Le sue paranoie però erano aumentate. Aveva cominciato a impedire a Batnoam, la figlia più piccola, di muoversi da sola e soprattutto la sera. Per conto suo ella aveva sempre amato la relativa libertà di cui godeva, considerata strana specialmente dalle donne greche più anziane. Eppure ora si ritrovava quasi bloccata. Suo padre aveva paura che i Romani potessero attaccare lei, per colpire lui. E che gli stessi Siracusani stessero complottando contro di loro.
Maarbale era poco più di un bambino quando ˗ dopo la vittoria di Siracusa sui Romani nel 211 e la successiva conquista da parte di Cartagine ˗ suo padre si era trasferito in Sicilia con l’intera famiglia. Egli era stato un importante funzionario e aveva avuto l’onore di essere scelto da Annibale Barca in persona per fondare la nuova colonia cartaginese sulle rovine della greca Siracusa.
La Siracusa in cui era cresciuta e vissuta Batnoam non aveva nulla di quella passata greca, se non qualche anziano che ancora ricordava i vecchi tempi. Quella era Nuova Siracusa, colonia di Cartagine e città più potente e grande della Sicilia. I Romani all’isola avevano dovuto rinunciare da molto tempo.
Suo padre non riusciva a stare tranquillo. Perché poi? Erano tutti timori infondati. E lunghe indagini l’avevano dimostrato. Ormai il Senato si era stancato di dargli credito e spendere soldi, ma soprattutto di allarmare la popolazione.
Il corteo di cui, ahimè, ella faceva parte raggiunse lentamente le statue di Epicide e Ippocrate, due di coloro che più di tutti si erano distinti affinché Cartagine trionfasse.
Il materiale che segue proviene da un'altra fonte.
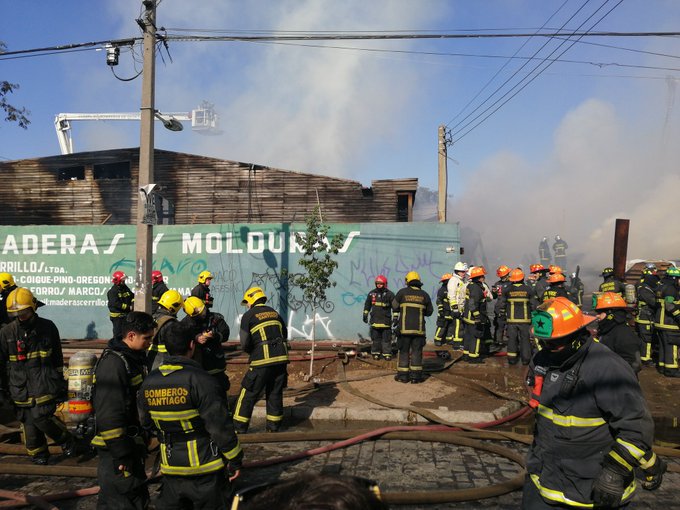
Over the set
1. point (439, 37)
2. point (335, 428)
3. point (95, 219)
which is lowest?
point (335, 428)

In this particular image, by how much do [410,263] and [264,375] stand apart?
8.33 meters

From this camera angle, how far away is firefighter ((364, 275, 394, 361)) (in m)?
11.2

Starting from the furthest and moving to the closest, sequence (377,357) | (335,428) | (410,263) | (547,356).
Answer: (410,263) → (377,357) → (335,428) → (547,356)

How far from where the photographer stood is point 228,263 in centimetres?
1457

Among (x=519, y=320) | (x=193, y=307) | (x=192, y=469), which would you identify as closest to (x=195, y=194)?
(x=193, y=307)

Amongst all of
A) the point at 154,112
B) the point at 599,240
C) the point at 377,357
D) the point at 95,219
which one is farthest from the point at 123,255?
the point at 599,240

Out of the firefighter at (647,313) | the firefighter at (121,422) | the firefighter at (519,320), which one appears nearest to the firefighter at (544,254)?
the firefighter at (647,313)

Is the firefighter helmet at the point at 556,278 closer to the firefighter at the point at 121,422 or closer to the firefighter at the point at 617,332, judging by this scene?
the firefighter at the point at 617,332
Batnoam si sfiorò distrattamente il suo nazem, l’anello d’oro che tradizionalmente indossavano tutte le donne del suo popolo. All’evento di solito partecipava tutta la popolazione. Tutti dovevano festeggiare la grandezza di Cartagine e di Nuova Siracusa, che ormai da quasi cinquanta anni comandava indisturbata su gran parte della Sicilia.
Cinquanta anni erano tantissimi, almeno da punto di vista di una giovane come lei, che non riusciva nemmeno a immaginare come fosse la vita prima di Nuova Siracusa. E se per questo non aveva mai visto nemmeno Cartagine.
Fissò il sacerdote che compiva il triplice sacrificio in onore del padre degli dei El, della sua consorte Astarte, nonché dea della guerra, e del figlio Baal, dio del sole e dell’agricoltura, ovvero sia quello di cui Nuova Siracusa viveva, la sua fonte di ricchezza.
Successivamente assisté alla distribuzione del grano alla popolazione.
Quando finalmente la cerimonia terminò, tornò a piedi a casa insieme al resto della sua famiglia. Suo padre appariva stanco e agitato.
«Padre» lo chiamò, appena raggiunsero lo stretto atrio della loro villa.
L’uomo nervosamente si voltò a guardarla. Si era guardato intorno per tutto il tempo.
«Ero sicuro che oggi i Romani avrebbero attaccato».
L’aveva bisbigliato in modo che la consorte e i figli maggiori non potessero sentirlo. Era un uomo così intelligente che a Batnoam dispiaceva si riducesse in quel modo e peggio ancora diventasse lo zimbello del Senato.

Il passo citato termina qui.